**What needs to be done**
How many lines in the rows below contain the string "instances"? Reply with the number alone.

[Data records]
________________________________________

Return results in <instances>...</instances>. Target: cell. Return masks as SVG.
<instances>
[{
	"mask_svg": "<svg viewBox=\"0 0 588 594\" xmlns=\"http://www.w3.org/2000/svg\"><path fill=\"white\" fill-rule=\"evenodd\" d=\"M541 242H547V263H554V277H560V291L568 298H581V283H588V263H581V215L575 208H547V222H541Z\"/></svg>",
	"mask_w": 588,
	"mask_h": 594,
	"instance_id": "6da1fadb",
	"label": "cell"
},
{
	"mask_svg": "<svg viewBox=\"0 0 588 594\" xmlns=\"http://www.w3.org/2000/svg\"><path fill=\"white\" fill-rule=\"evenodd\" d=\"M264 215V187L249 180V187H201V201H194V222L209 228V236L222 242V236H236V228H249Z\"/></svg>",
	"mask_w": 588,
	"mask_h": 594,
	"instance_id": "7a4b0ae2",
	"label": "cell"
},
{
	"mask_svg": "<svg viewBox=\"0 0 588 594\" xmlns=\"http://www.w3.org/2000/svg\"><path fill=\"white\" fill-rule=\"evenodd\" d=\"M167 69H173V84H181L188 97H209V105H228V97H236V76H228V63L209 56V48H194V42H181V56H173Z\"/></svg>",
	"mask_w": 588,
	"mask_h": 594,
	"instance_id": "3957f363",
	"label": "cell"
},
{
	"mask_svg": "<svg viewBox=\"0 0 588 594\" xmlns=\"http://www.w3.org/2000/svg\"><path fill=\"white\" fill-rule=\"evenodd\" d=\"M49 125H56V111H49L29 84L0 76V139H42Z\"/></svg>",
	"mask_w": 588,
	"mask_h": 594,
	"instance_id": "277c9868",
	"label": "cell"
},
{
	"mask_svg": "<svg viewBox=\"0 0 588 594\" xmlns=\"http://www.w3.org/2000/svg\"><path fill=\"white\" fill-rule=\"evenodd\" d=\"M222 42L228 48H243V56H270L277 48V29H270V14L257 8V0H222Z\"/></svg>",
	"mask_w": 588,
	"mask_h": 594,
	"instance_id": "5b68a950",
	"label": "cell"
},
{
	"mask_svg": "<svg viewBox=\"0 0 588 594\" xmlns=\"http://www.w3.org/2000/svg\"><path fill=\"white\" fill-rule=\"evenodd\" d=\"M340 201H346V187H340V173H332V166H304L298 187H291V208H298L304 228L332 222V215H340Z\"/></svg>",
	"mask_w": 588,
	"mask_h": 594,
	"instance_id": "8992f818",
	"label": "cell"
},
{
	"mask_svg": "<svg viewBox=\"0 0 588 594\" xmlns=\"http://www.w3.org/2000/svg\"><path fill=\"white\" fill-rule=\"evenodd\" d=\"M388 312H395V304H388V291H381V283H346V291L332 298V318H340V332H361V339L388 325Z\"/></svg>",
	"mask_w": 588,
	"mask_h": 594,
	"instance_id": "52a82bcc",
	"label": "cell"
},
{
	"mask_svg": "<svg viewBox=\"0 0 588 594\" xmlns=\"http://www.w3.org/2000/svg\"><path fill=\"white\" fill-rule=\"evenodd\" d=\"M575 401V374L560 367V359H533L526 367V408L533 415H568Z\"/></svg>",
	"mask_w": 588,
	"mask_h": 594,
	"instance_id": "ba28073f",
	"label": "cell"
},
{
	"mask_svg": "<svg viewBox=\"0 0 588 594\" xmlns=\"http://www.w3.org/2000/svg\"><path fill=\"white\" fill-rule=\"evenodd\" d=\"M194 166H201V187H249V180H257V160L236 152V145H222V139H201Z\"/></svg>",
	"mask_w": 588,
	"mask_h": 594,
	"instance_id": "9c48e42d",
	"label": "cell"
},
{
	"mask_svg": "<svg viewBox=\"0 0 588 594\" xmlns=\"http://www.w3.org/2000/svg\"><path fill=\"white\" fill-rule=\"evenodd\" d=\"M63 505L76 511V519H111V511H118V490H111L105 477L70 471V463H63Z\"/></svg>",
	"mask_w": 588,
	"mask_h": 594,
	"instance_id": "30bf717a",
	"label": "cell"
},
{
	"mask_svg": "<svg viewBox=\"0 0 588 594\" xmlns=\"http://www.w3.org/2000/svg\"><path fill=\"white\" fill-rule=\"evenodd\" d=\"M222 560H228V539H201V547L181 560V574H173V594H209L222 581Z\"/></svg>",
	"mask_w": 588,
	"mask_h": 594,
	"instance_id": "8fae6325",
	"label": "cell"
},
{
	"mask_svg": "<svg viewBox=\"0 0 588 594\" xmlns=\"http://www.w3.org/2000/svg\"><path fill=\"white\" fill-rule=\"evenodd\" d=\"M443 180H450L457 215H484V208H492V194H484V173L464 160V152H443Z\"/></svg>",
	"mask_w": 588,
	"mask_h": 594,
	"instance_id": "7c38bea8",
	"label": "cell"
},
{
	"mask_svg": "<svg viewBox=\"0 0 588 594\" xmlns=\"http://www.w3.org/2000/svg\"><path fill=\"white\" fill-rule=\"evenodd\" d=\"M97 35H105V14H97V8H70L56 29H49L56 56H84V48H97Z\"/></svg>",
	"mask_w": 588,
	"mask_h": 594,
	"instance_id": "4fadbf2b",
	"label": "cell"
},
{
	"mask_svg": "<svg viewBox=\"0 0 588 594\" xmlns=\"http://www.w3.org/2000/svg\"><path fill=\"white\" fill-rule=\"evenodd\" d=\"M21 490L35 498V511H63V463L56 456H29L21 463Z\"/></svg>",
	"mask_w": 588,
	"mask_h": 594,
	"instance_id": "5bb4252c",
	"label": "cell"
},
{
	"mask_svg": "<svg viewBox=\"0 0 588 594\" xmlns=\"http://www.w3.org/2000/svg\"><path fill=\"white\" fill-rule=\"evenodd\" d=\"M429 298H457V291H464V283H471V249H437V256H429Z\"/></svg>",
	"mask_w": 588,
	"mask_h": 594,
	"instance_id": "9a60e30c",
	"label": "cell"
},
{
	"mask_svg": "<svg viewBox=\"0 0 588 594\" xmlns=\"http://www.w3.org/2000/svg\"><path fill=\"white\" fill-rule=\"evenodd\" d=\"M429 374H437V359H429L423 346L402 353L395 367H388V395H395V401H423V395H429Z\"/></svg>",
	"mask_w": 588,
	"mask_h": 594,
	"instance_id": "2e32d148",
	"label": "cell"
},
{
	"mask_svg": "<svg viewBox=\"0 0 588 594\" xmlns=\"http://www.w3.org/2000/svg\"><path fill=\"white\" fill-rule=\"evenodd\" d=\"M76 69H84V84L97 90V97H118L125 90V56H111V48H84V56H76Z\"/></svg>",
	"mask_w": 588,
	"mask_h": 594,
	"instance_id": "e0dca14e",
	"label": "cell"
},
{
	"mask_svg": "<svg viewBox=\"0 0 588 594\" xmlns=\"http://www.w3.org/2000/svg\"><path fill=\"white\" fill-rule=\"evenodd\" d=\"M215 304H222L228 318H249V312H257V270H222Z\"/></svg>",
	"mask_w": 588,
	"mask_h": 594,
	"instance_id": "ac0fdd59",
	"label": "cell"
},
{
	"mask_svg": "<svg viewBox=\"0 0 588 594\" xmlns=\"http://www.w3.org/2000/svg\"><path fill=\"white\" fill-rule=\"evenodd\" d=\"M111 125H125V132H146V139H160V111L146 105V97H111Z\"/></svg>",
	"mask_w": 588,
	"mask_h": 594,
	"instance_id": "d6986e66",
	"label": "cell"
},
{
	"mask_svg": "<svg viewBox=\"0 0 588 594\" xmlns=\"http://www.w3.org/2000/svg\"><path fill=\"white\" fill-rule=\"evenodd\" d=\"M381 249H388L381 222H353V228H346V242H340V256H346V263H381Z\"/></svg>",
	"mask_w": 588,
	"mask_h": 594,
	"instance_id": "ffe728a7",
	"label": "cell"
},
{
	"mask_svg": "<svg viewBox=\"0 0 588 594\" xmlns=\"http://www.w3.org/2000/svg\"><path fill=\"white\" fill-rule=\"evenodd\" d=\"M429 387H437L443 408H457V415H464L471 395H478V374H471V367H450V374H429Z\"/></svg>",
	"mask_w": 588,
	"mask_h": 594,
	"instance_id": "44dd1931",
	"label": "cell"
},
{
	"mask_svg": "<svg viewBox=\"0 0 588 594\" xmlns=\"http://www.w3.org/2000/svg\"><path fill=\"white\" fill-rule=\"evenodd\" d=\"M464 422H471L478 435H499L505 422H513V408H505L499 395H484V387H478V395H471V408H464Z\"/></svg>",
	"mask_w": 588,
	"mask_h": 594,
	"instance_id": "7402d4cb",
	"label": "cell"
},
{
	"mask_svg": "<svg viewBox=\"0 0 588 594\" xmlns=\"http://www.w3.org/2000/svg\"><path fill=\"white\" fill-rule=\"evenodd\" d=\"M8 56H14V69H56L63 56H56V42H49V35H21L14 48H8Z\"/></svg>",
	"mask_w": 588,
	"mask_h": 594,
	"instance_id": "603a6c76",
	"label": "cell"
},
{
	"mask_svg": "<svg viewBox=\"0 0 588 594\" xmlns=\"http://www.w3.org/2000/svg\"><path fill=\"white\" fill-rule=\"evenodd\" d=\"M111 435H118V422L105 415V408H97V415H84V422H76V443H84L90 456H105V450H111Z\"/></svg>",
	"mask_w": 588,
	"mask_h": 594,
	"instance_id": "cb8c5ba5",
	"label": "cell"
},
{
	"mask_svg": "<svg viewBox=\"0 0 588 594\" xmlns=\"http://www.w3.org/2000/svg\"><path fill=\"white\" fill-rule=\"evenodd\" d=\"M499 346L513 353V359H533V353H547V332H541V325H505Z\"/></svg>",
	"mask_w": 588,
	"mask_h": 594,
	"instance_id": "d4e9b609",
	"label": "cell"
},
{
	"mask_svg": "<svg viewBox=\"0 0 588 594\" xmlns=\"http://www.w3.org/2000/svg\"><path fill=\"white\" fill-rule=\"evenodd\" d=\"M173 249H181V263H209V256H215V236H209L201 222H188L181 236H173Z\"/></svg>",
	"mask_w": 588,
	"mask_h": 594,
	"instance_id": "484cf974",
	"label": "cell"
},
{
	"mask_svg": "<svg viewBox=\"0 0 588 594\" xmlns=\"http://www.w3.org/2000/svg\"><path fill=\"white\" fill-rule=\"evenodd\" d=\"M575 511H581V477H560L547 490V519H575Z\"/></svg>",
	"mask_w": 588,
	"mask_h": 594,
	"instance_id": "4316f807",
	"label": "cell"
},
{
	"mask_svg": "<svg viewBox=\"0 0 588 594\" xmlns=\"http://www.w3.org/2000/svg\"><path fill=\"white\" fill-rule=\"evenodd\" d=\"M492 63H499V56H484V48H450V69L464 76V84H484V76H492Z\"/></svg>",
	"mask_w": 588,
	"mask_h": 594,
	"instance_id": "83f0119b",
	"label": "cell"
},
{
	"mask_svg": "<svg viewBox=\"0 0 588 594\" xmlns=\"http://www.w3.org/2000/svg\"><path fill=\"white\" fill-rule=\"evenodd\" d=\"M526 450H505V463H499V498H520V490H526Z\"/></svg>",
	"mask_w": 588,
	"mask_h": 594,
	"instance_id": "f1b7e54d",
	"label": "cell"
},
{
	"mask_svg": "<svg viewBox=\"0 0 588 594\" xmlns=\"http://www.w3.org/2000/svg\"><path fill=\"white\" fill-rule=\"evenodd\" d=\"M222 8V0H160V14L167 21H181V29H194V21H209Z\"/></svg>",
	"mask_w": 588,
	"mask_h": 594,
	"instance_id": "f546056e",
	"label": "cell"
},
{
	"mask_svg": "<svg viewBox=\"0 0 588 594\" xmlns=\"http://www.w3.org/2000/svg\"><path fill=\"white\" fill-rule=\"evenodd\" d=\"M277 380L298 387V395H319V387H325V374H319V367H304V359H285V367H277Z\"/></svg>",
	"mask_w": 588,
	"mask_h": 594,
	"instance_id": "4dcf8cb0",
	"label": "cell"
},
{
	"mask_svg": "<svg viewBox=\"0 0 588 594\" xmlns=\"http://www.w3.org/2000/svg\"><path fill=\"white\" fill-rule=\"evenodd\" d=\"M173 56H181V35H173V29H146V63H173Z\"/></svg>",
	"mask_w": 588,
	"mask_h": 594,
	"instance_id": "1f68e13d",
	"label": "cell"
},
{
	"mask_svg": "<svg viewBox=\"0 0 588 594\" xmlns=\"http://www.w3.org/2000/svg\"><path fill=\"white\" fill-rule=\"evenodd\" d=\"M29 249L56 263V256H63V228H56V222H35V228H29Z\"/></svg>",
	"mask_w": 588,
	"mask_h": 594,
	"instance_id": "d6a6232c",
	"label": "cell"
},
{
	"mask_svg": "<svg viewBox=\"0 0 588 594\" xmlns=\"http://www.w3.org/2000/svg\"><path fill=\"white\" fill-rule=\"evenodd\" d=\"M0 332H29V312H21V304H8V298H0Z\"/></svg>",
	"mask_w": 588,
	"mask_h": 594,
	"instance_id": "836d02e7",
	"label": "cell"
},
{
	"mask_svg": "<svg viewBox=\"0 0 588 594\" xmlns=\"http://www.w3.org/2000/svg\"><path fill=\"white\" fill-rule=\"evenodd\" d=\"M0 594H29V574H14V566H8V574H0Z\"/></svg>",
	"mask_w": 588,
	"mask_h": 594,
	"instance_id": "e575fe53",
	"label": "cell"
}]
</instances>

________________________________________

**Reply**
3